• **Stated exercise 1**: From the Pakatan election commentary, reproduce verbatim the part that begins with the words containing "Chinese support for" and ends with "BN for Pakatan.".
• **Stated exercise 2**:
Answer these from the Pakatan election commentary:
(a) By how many points did Najib's rating among Malay respondents drop?
(b) Who was named BN candidate for Shah Alam?
(c) When was the survey done?

Pakatan may win on popular votes, but not seats
YOURSAY 'All these surveys don't mean anything if electoral fraud, cash handouts and intimidation are not kept to the minimum.'
Jiminy Qrikert: "In terms of Malay respondents, Najib's rating had dropped by 18 points while Anwar's rating had rose by nine points," according to the Universiti Malaya's Democratic and Election Centre (Umcedel) survey.
This statement is very telling once we take into consideration that in any effort to track trends, trending trajectory allows a safe assumption that in the short term, the current direction of the trend will extend, that is, since this survey was done in early April with polling day just a little more than a week away, it means Najib will continue to lose Malay support up till May 5 while Anwar will continue to gain.
Chinese support for Pakatan Rakyat continues to grow with fence-sitters opting for Pakatan intensified further by the Registrar of Societies (ROS) fiasco.
What the survey hasn't been able to cover is the state of the Indian support since Perkasa leader Zulkifli Nordin was named BN candidate for Shah Alam. However, it would be safe to assume that Indians are also abandoning BN for Pakatan.
It is reasonable to conclude that in this last week to polling day, Pakatan is winning the effort to convert voters across all races over to its side.
Clever Voter: All these survey don't mean anything if electoral fraud, cash handouts and intimidation are not kept to the minimum.

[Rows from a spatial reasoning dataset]
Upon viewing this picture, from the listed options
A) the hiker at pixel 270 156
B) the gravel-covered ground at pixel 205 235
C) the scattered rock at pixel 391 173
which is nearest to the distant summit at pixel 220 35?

• **Finished answer 1**:
Chinese support for Pakatan Rakyat continues to grow with fence-sitters opting for Pakatan intensified further by the Registrar of Societies (ROS) fiasco.
What the survey hasn't been able to cover is the state of the Indian support since Perkasa leader Zulkifli Nordin was named BN candidate for Shah Alam. However, it would be safe to assume that Indians are also abandoning BN for Pakatan.

• **Finished answer 2**:
(a) 18 points
(b) Perkasa leader Zulkifli Nordin
(c) Early April